[[ Page text open ]]

Workplace Chemical Hazards and the Reproductive Health
Tuesday, March 22, 2022
Where you work, how you work, and what you work with can affect your reproductive health or your family’s health. Women’s fertility and menstrual function can be affected by some workplace hazards.
More concerning is that there are around 800 artificial EDCs in everyday items, such as plastics of food containers, personal care items, and food products.
Chemicals and bad working conditions hurt women by causing problems with monthly bleeding, complications of pregnancy, miscarriage, or the health of the baby. Chemicals are also linked with cancers in the breasts, womb, and ovaries. Chemicals that hurt people’s reproductive health affect women more than men because women’s bodies do more of the work of reproduction.
Women working in the health care sector are exposed to many different potentially harmful chemical agents including disinfectants, anesthetic gases, and drugs.
How Can Workplace Chemicals Cause Reproductive Health Problems?
Workplace hazards can lead to reproductive health problems for women, as well as issues in conceiving a child, carrying a healthy fetus to term, and developmental defects in the unborn child.
Some reproductive health effects caused by workplace chemicals can include:
• Reduced fertility or infertility.
• Menstrual cycle and ovulation disorders.
• Miscarriage.
• Stillbirth.
• Babies born too soon or too small.
• Damage to the woman’s eggs.
• A change in the hormones needed to regulate the normal menstrual cycle and uterine growth.
• Birth defects.
•Child developmental disorders
The following tips are useful for cutting back on exposure to a broad range of EDCs.
1. Avoid microwaving plastic food containers or putting them through the dishwasher. Phthalates and BPA in plastic food containers may get into your food when you heat the containers. Instead, microwave food in microwave-safe glass or ceramics.
2- washing fruit and vegetables and buying them from known (local) sources reduce your intake of pesticides, fungicides, herbicides, and chemicals that may have been sprayed on the plants.

[[ Page text closed ]]
[[ Data below open ]]

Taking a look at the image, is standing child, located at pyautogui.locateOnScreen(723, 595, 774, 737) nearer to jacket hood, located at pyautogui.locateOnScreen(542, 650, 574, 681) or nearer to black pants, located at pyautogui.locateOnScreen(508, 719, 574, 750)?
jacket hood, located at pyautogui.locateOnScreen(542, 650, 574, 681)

[[ Data below closed ]]

→ **What this exercise asks**:
a. Answer these from the workplace chemicals article:
(i) About how many artificial EDCs are found in everyday items?
(ii) Which three chemical agents are named as exposures for women in the health care sector?
(iii) In what should food be microwaved instead of plastic containers?
b. Return everything in the workplace chemicals article from "Chemicals and bad" down to "Reproductive Health Problems?", word for word.
c. Extend the workplace chemicals article past its final sentence.

→ **Answers below**:
a.
(i) Around 800.
(ii) Disinfectants, anesthetic gases, and drugs.
(iii) Microwave-safe glass or ceramics.

b.
Chemicals and bad working conditions hurt women by causing problems with monthly bleeding, complications of pregnancy, miscarriage, or the health of the baby. Chemicals are also linked with cancers in the breasts, womb, and ovaries. Chemicals that hurt people’s reproductive health affect women more than men because women’s bodies do more of the work of reproduction.
Women working in the health care sector are exposed to many different potentially harmful chemical agents including disinfectants, anesthetic gases, and drugs.
How Can Workplace Chemicals Cause Reproductive Health Problems?

c.
3- eating fewer processed, canned, pre-packaged foods reduces your intake of BPA, phthalates, and plasticizers that coat the inside of cans or those absorbed from plastic wrappings.
4. Counteract the effect of EDCs by getting enough folic acid through your diet or supplements like prenatal vitamins. Two studies show that high levels of folic acid can protect against the negative effects of BPA or phthalates in people with ovaries who are trying to conceive without assistance or through IVF. Some of the most folate-rich foods are spinach, asparagus, Brussel sprouts, and liver.
5. Look for EDC-free personal care products that you’re using or thinking about buying. And reading the labels on all personal care products such as cosmetics, shampoos, conditioners, hair colorings, body washes, etc, and choosing those that are free of parabens.
6- Reading the labels on all food products and avoid those with additives, preservatives, and anti-bacterial agents.
7- Avoid handling sales receipts or storing them in your wallet. The thermal coating contains BPA to give them their shiny plastic texture.
8- Avoid air fresheners, smoke, strong chemicals, heavily perfumed products, plastic smells, and fumes.
9- Avoiding the use of pesticides and herbicides in the garden, at work, or in the home.
10- Drinking water/soft drinks out of glass or hard plastic bottles, not soft plastic bottles. BPA, phthalates, and other plasticizers are used to make plastics in bottles flexible.